PASSAGE TO READ:
For two whole days, the scientists haggled with the Saudi delegate over this single word in the
“Summary for Policy Makers.” They debated, by one estimate, nearly thirty different alternatives
before IPCC chair Bert Bolin finally found a word that both sides could accept: “the balance of
evidence suggests a discernible human influence on climate.” The term discernible established a
middle ground by suggesting that climate change was indeed detectable, as the scientists argued,
while acknowledging that humanity's precise role in that change and its magnitude were still subject
to dispute—a concession that no doubt pleased the Saudi delegate. This sentence would go on to
become famous or, in some circles, infamous. The fact that two entire days at the final plenary were
devoted to debating a single word in the report's summary gives you some idea of how contentious
the debate over the reality of human-caused climate change had become by 1995.
Why did the scientists care so much about the wording? What would be the harm, after all, if the
wording were weakened a bit? I suppose it comes down to how deeply scientists care about getting
things right. Details matter, and we argue passionately with each other about them. We don't suffer
perceived inaccuracies lightly, and more than anything else, we don't like being misrepresented. The
fact that the science in this case might have deep real-world consequences only amplified these
natural inclinations.

TASKS TO PERFORM:
1/ From the passage on the IPCC wording debate, copy the text from "Why did the" up to and including "natural inclinations.".
2/ Write out, in full, every sentence in the passage on the IPCC wording debate that begins with the word "The".
3/ Pick up the passage on the IPCC wording debate after its final sentence and write what comes next.

DATA EXTRACT:
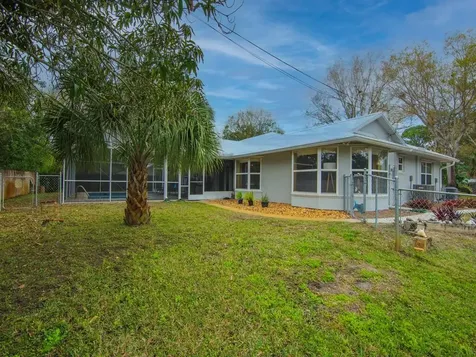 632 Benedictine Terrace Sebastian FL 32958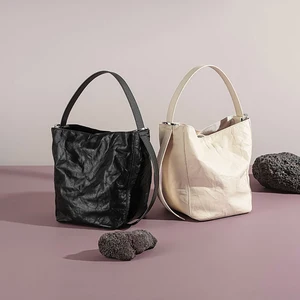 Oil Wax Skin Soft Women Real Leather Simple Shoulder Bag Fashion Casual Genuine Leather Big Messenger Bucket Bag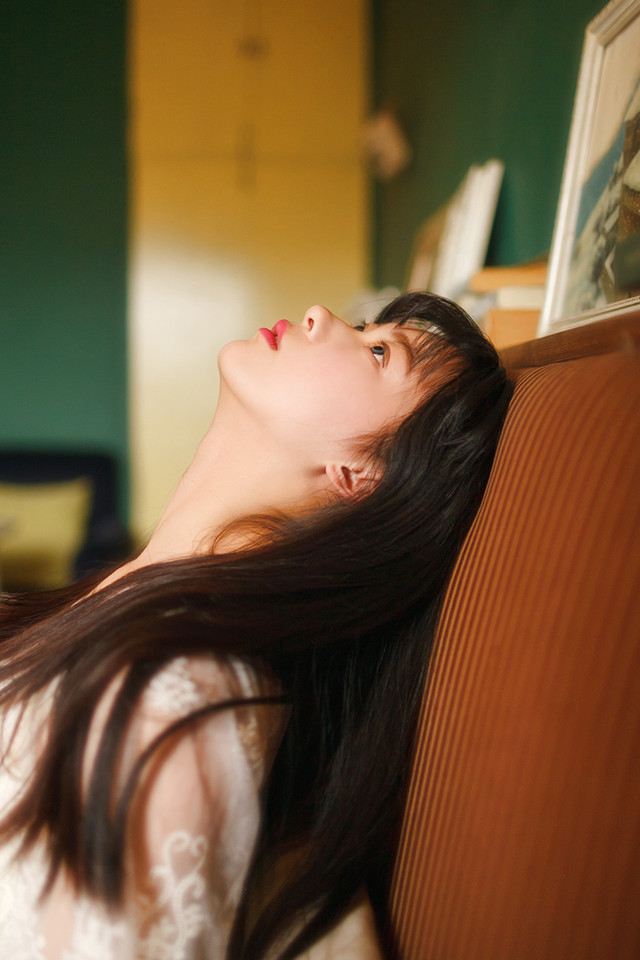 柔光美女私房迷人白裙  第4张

RESULTS:
1/
Why did the scientists care so much about the wording? What would be the harm, after all, if the
wording were weakened a bit? I suppose it comes down to how deeply scientists care about getting
things right. Details matter, and we argue passionately with each other about them. We don't suffer
perceived inaccuracies lightly, and more than anything else, we don't like being misrepresented. The
fact that the science in this case might have deep real-world consequences only amplified these
natural inclinations.

2/
The term discernible established a middle ground by suggesting that climate change was indeed detectable, as the scientists argued, while acknowledging that humanity's precise role in that change and its magnitude were still subject to dispute—a concession that no doubt pleased the Saudi delegate.
The fact that two entire days at the final plenary were devoted to debating a single word in the report's summary gives you some idea of how contentious the debate over the reality of human-caused climate change had become by 1995.
The fact that the science in this case might have deep real-world consequences only amplified these natural inclinations.

3/
Among the scientists who fought hard against any watering down of the report's key conclusion
was Ben Santer, a climate specialist who works for the Department of Energy's Lawrence Livermore
National Laboratory in California. The recipient of a coveted McArthur “genius” award in
recognition of his groundbreaking contributions to our understanding of climate change, Santer was a
primary author on a series of important papers establishing the human role in observed climate
change. As such, Santer was in a better position than anyone—and certainly than a bureaucrat with a
political agenda—to assess the level of scientific confidence in concluding that human activity was
changing the climate.
As it happens, I had met Santer for the first time a little more than a year earlier, in July 1994, at
a two-week workshop on climate science at the National Center for Atmospheric Research. I was
attending the workshop as a graduate student invitee, and Santer was one of the invited speakers. I
asked him a question about certain details of his analysis following his presentation. His response
came across as a bit defensive, as if he perceived my question as an attack. Only later would I
understand why.
Santer's work on climate change detection, unbeknownst to me, had been under increasing attack
from contrarians in the climate change debate. In 1994, for example, his findings regarding the match
between observed and model-predicted surface temperature changes was criticized 4 by Patrick
Michaels, a University of Virginia climate scientist who edited the World Climate Report , 5 a
newsletter with fossil fuel industry funding 6 that featured criticisms of mainstream climate change
research.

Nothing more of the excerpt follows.